Faltando apenas cerca de dezoito anos para o início da aclamada Decadência Mental, isto aos olhos dos honestos deste nosso admirável mundo novo, “Idílios 2097”, vem atenuar o choque mental que se prevê. André Pousadas, devido à sua tenra idade, pode sentir, na própria pele, a fugacidade intensa do espaço que nos divide do verdadeiro início do tempo, assim, com um nível desmedido de arrogância e prepotência, faz de ele próprio um emissário para a Conversão. Cria com base na sua infundada e inexperiente experiência sermões doutrinários, assim como sugere todo o tipo de devaneios culturais e marcos do ser humano, isto, apenas com base em gostos ou crenças pessoais.
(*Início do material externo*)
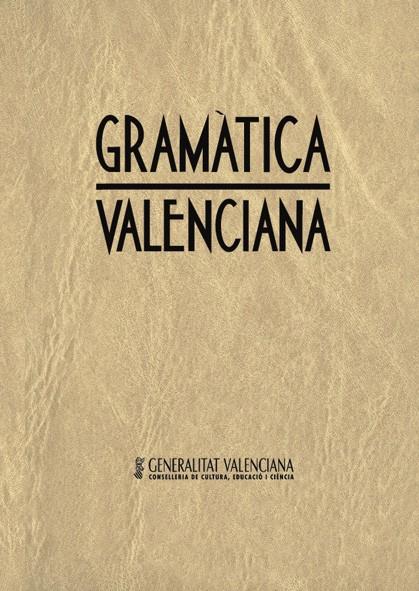 GRAMÀTICA VALENCIANA | 9788476602447 | LACREU CUESTA, JOSEP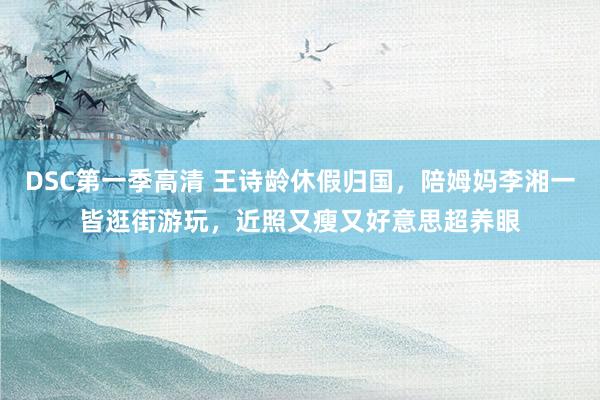 DSC第一季高清 王诗龄休假归国，陪姆妈李湘一皆逛街游玩，近照又瘦又好意思超养眼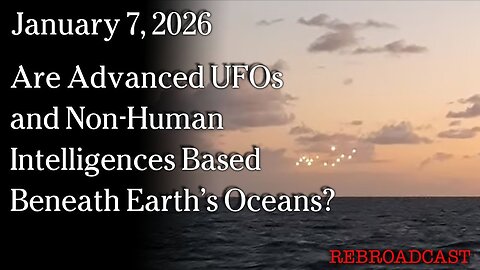 Jan 7, 2026 - Are Advanced UFOs and Non-Human Intelligences Based Beneath Earth’s Oceans?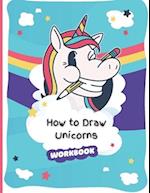 How to Draw Unicorns Workbook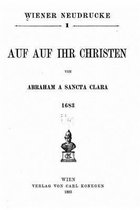 Wiener neudrucke, Auf Auf Ihr Christen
Neste seguimento, nega e tenta refutar de forma fundamentalista qualquer tipo de objecção ou critica às suas sugestões.
André Pousadas, conhecido em tempos pelo “O Branco”, hoje, André “O Belo”, começa, deste modo, um sonho, a ganhar virtudes próprias em 2097.
A nova dimensão do sentir e do pensar está para breve. “Faltam apenas cerca de dezoito anos”…
11 comentários:
gostei mt do texto, escreves mt bem :D
bjs*
"é uma ponte". O Hitler já não está cá, e ele já se torna cada vez menos mortal, ao mesmo tempo que mais azedo e pertinente. É uma ponte. Eu também luto, e sei que me percebes :)
Brilhante! Parabéns...
Cabe-nos "desafiar" intelectualmente a sociedade, lutar contra a inércia intelectual e a opulência materialista que cada vez mais imperam e nos distanciam daquilo que seria de esperar do Ser Humano. Ainda tenho esperança num Novo Ser Humano, mais justo, mais humilde, com capacidade infinita para amar e perdoar, tal como tu, André!
O problema, a meu ver, é que não sei se vai cá estar alguém em 2097 para renascer! Colocando de lado o enorme problema ambiental que temos nas mãos, o conflicto no Médio Oriente tem ainda muito, mas muito que se lhe diga... deixo-vos um link (http://www.guardian.co.uk/military/story/0,,2163747,00.html) que merece uma leitura atenta.
Daqui a uma série de anos, num cinema perto de si: WWIII, com Rússia, Irão e China como os maus da fita (admirem-se!).
André “O Belo”, um cognome justo para uma sociedade feia e em vias de extensão, pois nos nossos dias tudo o que nós absorvemos no momento é empacotado num guarda fatum renovável com tendência modal e ideiofóbico. Compreendo e subscrevo este teu olhar sobre um horizonte novo e longínquo para podermos nele imprimir a cores os dias felizes e a preto e branco os dias tristes. Quando não houver tinta na impressora mundial pintemos naturalmente o quotidiano como ele gostava de ser retratado.
Abraço espacial
em grande como sempre :p bjs**
peço desculpa pela ignorante e casual intromissão, mas este post é simplesmente uma metáfora engraçada ou um prenúncio convicto dos anos que virão? Com direito a embriões espaciais como os que kubrick retratou (como metáfora)?
Ora, eu humildemente reconheço que a interpretação transcende as minhas modestas palavras... Acredito firmemente que a sociedade possa evoluir no sentido, daquilo que chamo, anarco-niilismo... Toda esta crença está envolta da pobre metáfora que refere. Mais uma vez, repito, chega a ser chocante o quão genial é a sua frase final. Associação brilhante. Já agora qual é o seu parecer? =)
André Pousadas
Bom, gosto da ideia. Como imagem e metáfora, utopia, não como convicção, porque é arrogante e limitador, tudo o que seja demasiado convicto. Mas não acho genial. Pelo menos ainda. A ideia é um embrião, o texto uma amostra. O blog parece estar no início, mas mostra já uma perspectiva cultural e artística mto interessante. Mas não sei se chega para acordar alguma coisa, como se parece propor. A ver vamos, espero que sim. Mas gosto definitivamente da decadência, do caos e de anarquismo, só para que fique bem assente. Mas não sei se transparecem no blog. A ver vamos, a ver vamos.
E deixa os créditos da minha frase final a kubrick. Ele já tinha pensado nisto tudo e mais alguma coisa há muito tempo. Até um destes dias.